Redonner un peu de plaisir et de raisons de se battre aux enfants malades, c’est un sujet qui tient à cœur à Muriel Hattab, l’énergique présidente de l’ association Princesse Margot, qui accompagne les enfants atteints de cancer. « Un jour, je suis allée voir le directeur de l’hôpital pour lui dire que ce n’était pas terrible ce qu’on servait aux enfants et adolescents hospitalisés, raconte-t-elle. Pour eux, c’est la double peine : ils restent souvent longtemps à l’hôpital, ils ont des nausées à cause des traitements et en plus, les parents ne peuvent pas ramener à manger pour des raisons d’hygiène. »
« Un bon repas, bien dressé va aider les patients à aller au-delà de leur dégoût », renchérit Romain Duvernois. Un enjeu de taille pour des patients qui risquent de perdre très rapidement du muscle… et le moral. Et si ces assiettes bien disposées, correctement chauffées exigent un peu plus de temps aux aides-soignants, le sourire et l’appétit de leurs patients ne comptent pas pour du beurre.
Un travail collectif pour élaborer six recettes adaptées aux exigences
Pour arriver à accoucher de six menus délicieux, mais réalisables avec les contraintes d’un hôpital, il a fallu adapter. Et travailler main dans la main entre chef, diététiciennes de l’hôpital, cuisiniers, aides-soignants…
Pour commencer, ces menus trois étoiles ont été testés dès septembre 2018 dans le service de Nicolas Boissel, l’AJA, où sont hospitalisés des jeunes entre 15 et 25 ans. Celui avec le plus d’exigences sur les conditions d’hygiène.

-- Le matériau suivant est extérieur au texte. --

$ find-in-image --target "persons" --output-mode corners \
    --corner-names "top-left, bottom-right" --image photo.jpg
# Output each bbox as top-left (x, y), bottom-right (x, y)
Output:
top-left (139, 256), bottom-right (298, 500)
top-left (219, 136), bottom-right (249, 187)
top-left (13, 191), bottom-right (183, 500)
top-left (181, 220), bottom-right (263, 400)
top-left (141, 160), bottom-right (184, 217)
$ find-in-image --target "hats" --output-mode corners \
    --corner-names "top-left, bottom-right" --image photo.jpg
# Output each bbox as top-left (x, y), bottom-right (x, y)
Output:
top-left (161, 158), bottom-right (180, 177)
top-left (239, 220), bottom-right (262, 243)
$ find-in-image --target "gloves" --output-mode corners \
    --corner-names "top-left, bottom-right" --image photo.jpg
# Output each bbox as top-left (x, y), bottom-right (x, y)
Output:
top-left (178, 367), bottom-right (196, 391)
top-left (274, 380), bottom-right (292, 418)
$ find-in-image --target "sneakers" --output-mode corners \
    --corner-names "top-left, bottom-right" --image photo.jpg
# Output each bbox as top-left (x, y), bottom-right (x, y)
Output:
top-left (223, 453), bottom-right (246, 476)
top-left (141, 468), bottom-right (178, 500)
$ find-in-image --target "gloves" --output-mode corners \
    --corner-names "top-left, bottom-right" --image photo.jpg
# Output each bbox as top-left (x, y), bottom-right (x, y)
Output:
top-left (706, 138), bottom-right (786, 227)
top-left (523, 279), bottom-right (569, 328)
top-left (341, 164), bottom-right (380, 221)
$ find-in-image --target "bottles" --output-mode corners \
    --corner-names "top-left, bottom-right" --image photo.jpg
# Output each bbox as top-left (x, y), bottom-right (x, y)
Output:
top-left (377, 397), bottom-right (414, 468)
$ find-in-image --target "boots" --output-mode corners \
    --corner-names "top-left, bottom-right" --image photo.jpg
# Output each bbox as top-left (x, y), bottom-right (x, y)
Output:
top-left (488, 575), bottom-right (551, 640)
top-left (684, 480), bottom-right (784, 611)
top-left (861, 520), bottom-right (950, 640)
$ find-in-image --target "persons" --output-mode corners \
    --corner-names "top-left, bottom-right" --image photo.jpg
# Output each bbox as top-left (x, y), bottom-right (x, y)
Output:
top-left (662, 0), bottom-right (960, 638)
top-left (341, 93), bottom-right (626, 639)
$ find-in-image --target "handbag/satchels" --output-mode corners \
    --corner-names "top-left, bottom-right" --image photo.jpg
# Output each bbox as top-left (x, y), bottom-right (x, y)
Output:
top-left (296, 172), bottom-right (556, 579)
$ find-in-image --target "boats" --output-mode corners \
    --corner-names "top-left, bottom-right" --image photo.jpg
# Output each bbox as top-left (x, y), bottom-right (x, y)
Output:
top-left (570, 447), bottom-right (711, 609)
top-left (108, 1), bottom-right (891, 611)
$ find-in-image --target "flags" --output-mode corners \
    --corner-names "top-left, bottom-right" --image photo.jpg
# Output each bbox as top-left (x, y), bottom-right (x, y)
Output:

« Le challenge a été monté dans un contexte très difficile, avoue Nicolas Boissel. Non seulement les patients sont immunodéprimés, mais en plus à l’adolescence est une période où l’on peut avoir des troubles alimentaires. »
Elargir cette offre de repas trois étoiles
« Les retours étaient très positifs, alors on a décidé d’élargir les "repas toqués" à l’ensemble des patients de l’hôpital Saint-Louis en janvier 2020 », reprend Muriel Hattab. « Et de proposer des menus de fête pour Noël, le Nouvel an, mais également des "repas toqués" pour les soignants pendant la première vague de Covid-19, particulièrement difficile », complète Romain Duvernois. Surtout, le cahier des charges exigeait que le budget n’explose pas. « Le coût moyen du plat habituel tourne autour de 1,30 euro, pour un plat de ce repas spécial c’est 1,50 euro », insiste-t-il. Une quasi-équivalence qui permet de rendre l’événement hebdomadaire.
Et qui laisse espérer que d’autres hôpitaux reprennent l’initiative… C’est bien l’objectif de l’association Princesse Margot : élargir les « repas toqués » à d’autres hôpitaux, les rendre plus réguliers et plus bio. « Tous les hôpitaux font une journée dans l’année avec un repas de chef, nous, c’est tous les jeudis, se targue Romain Duvernois. Dès le début on l’a conçu pour que ça dure et pour que les autres hôpitaux puissent adopter la même démarche. On n’est propriétaires de rien ! ».